┌─ Given entries

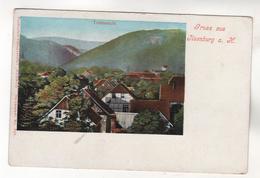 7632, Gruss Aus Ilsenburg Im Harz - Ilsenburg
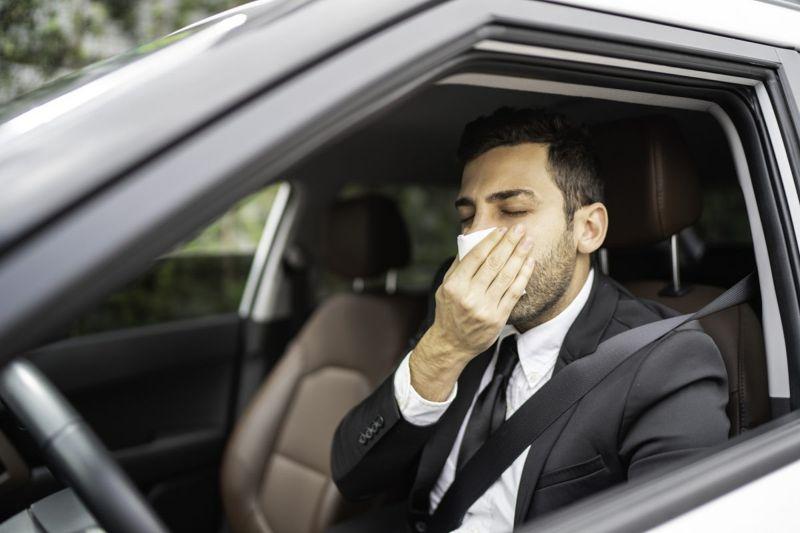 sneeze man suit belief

└─
┌─ Given entries

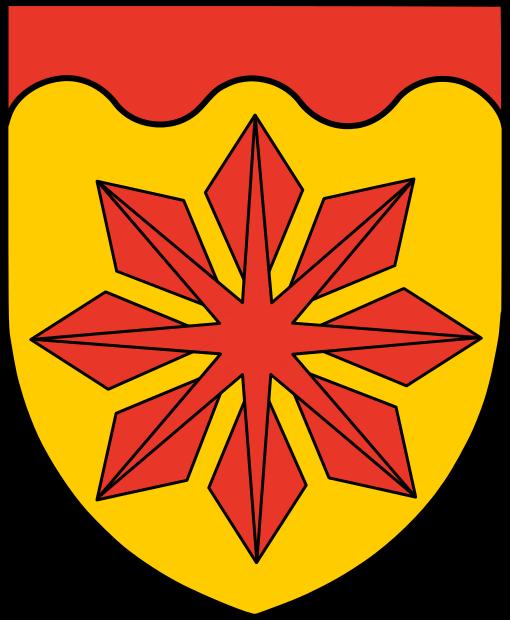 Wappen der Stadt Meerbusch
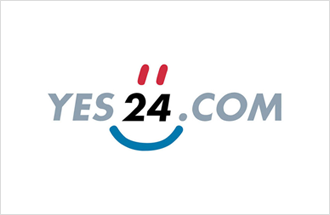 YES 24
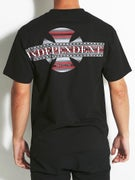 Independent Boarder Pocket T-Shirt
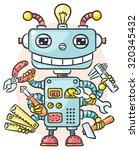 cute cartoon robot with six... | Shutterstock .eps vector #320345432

└─
┌─ Given entries

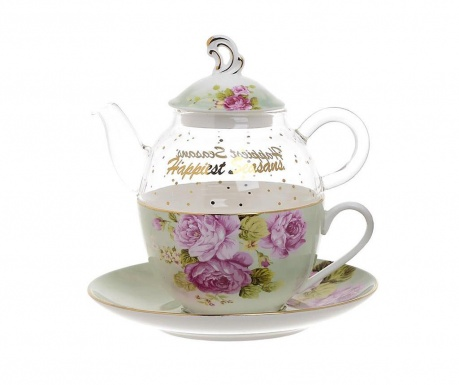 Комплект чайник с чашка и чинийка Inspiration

└─

§ What you have to do: Return the lines above from the one with "7632, Gruss Aus" through the one with "sneeze man suit belief", verbatim and nothing else. Omit every picture.

§ Problem solution:
 7632, Gruss Aus Ilsenburg Im Harz - Ilsenburg
 sneeze man suit belief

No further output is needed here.